About this task. After finding "印度的足球联赛有几个级别的球队参加了奥运会" in the material below, output its line and every line after it through the last, exactly, but not the pictures.

Data records.

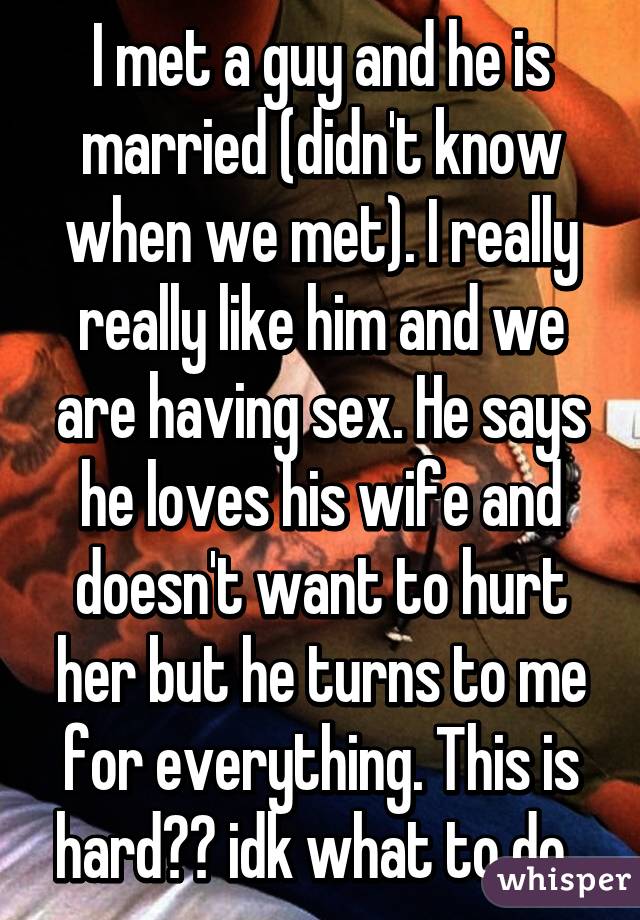 I met a guy and he is married (didn't know when we met). I really really like him and we are having sex. He says he loves his wife and doesn't want to hurt her but he turns to me for everything. This is hard😫😫 idk what to do. 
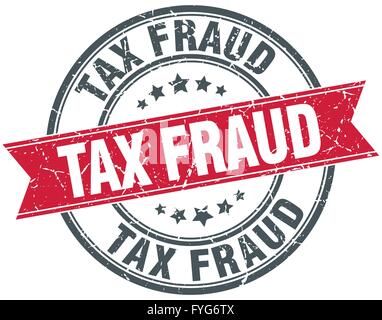 tax fraud red round grunge vintage ribbon stamp Stock Vector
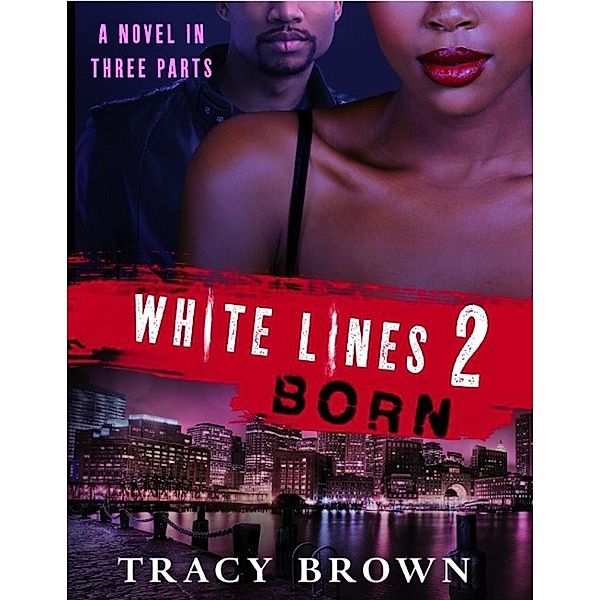 White Lines 2: Born / St. Martin's Griffin, Tracy Brown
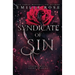 Syndicate of Sin: Steamy Mafia Short Stories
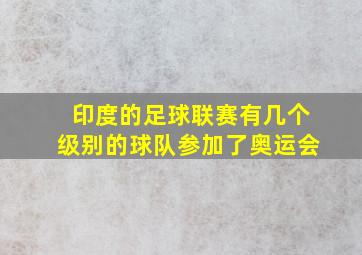 印度的足球联赛有几个级别的球队参加了奥运会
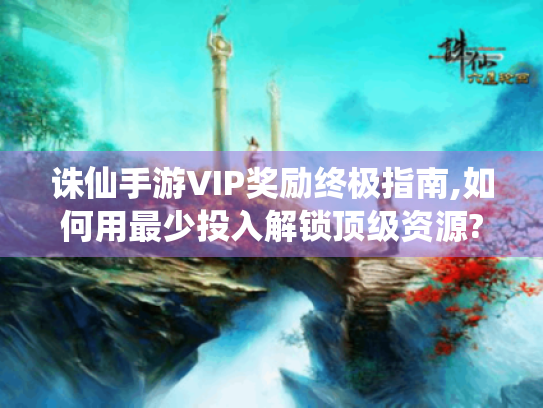 诛仙手游VIP奖励终极指南,如何用最少投入解锁顶级资源? 诛仙手游VIP奖励终极指南,如何用最少投入解锁顶级资源?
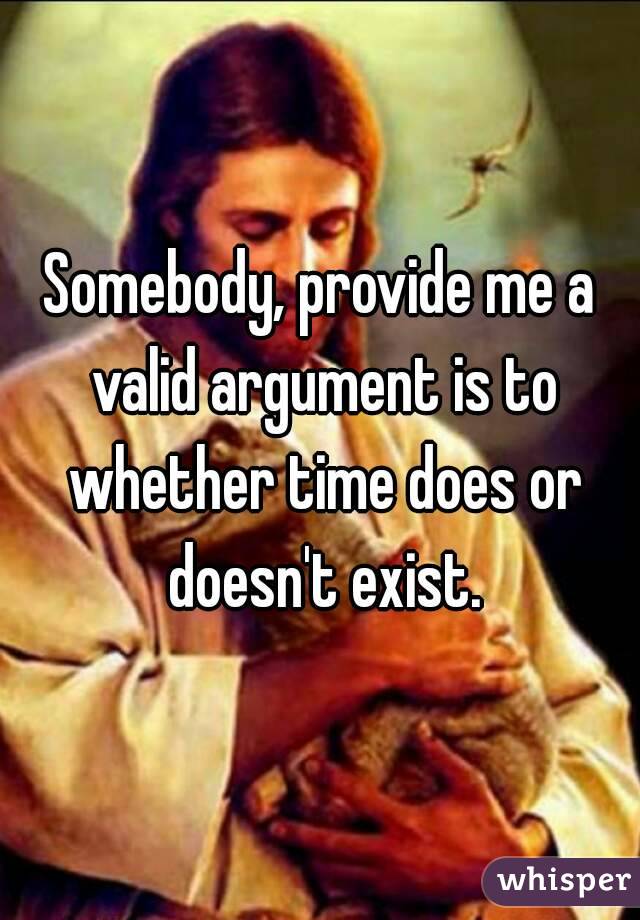 Somebody, provide me a valid argument is to whether time does or doesn't exist.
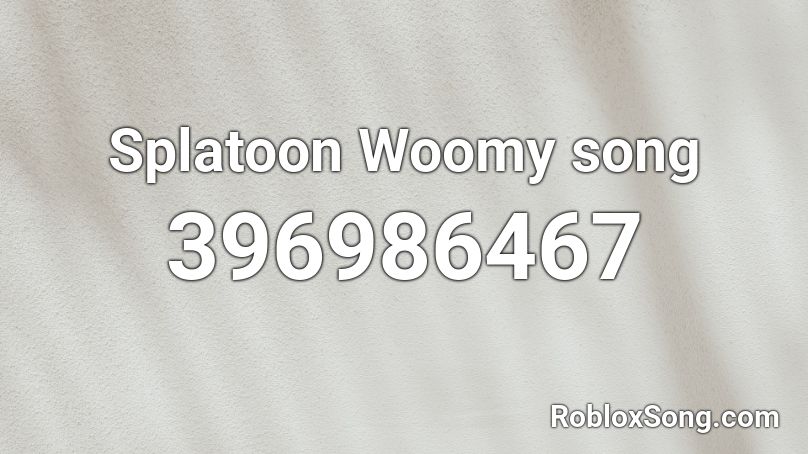 Splatoon Woomy Song Roblox Id Roblox Music Codes - kat roblox sound id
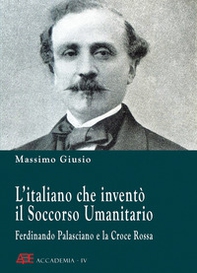 Ferdinando Palasciano e la Croce Rossa. L'italiano che inventò il soccorso umanitario - Librerie.coop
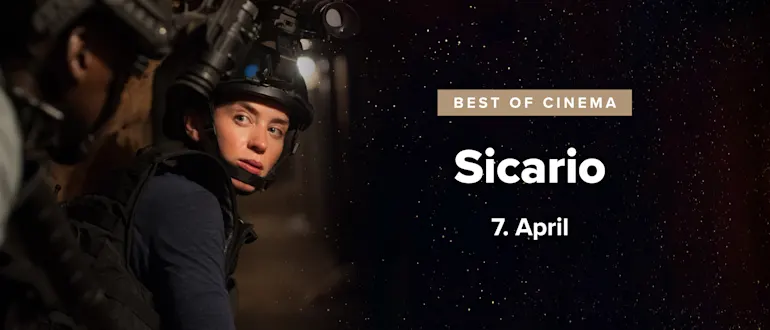 Best of Cinema Sicario am 7. April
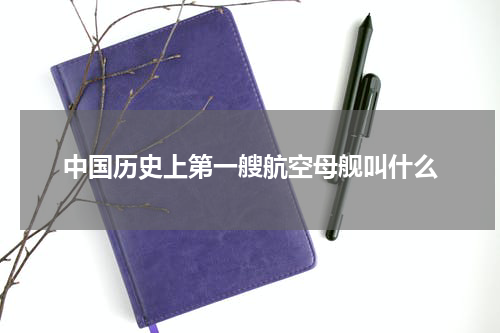 中国历史上第一艘航空母舰叫什么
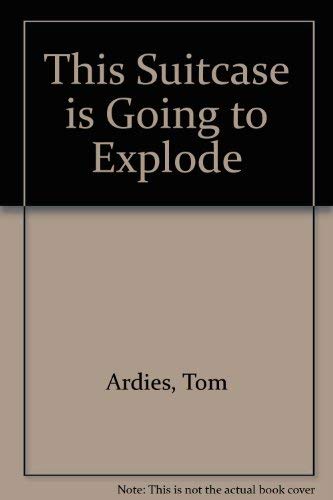 This Suitcase Is Going To Explode 0333142977 Book Cover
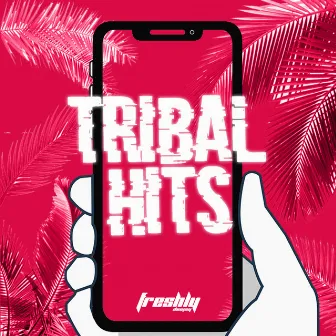 Freshly Tribal Hits by DJ Freshly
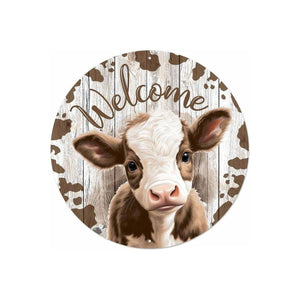12" Metal Round Sign: Welcome Brown Calf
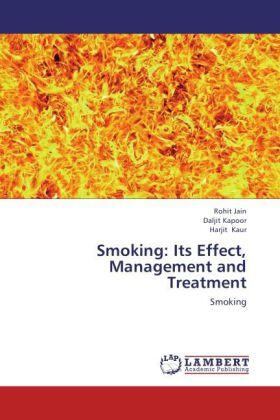 Jain / Kapoor / Kaur |  Smoking: Its Effect, Management and Treatment | Buch |  Sack Fachmedien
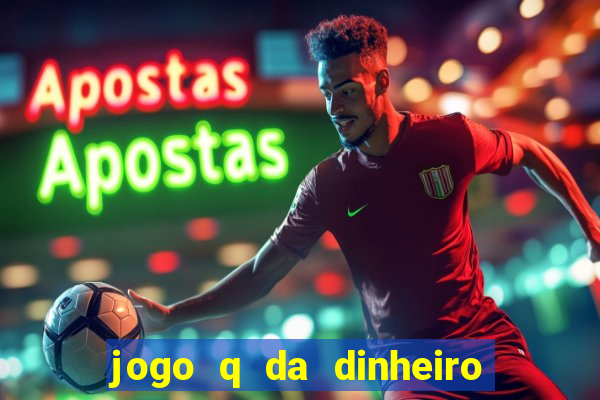 jogo q da dinheiro de verdade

Answer space.
 印度的足球联赛有几个级别的球队参加了奥运会
 诛仙手游VIP奖励终极指南,如何用最少投入解锁顶级资源? 诛仙手游VIP奖励终极指南,如何用最少投入解锁顶级资源?
 Somebody, provide me a valid argument is to whether time does or doesn't exist.
 Splatoon Woomy Song Roblox Id Roblox Music Codes - kat roblox sound id
 Ferdinando Palasciano e la Croce Rossa. L'italiano che inventò il soccorso umanitario - Librerie.coop
 Best of Cinema Sicario am 7. April
 中国历史上第一艘航空母舰叫什么
 This Suitcase Is Going To Explode 0333142977 Book Cover
 Freshly Tribal Hits by DJ Freshly
12" Metal Round Sign: Welcome Brown Calf
 Jain / Kapoor / Kaur |  Smoking: Its Effect, Management and Treatment | Buch |  Sack Fachmedien
 jogo q da dinheiro de verdade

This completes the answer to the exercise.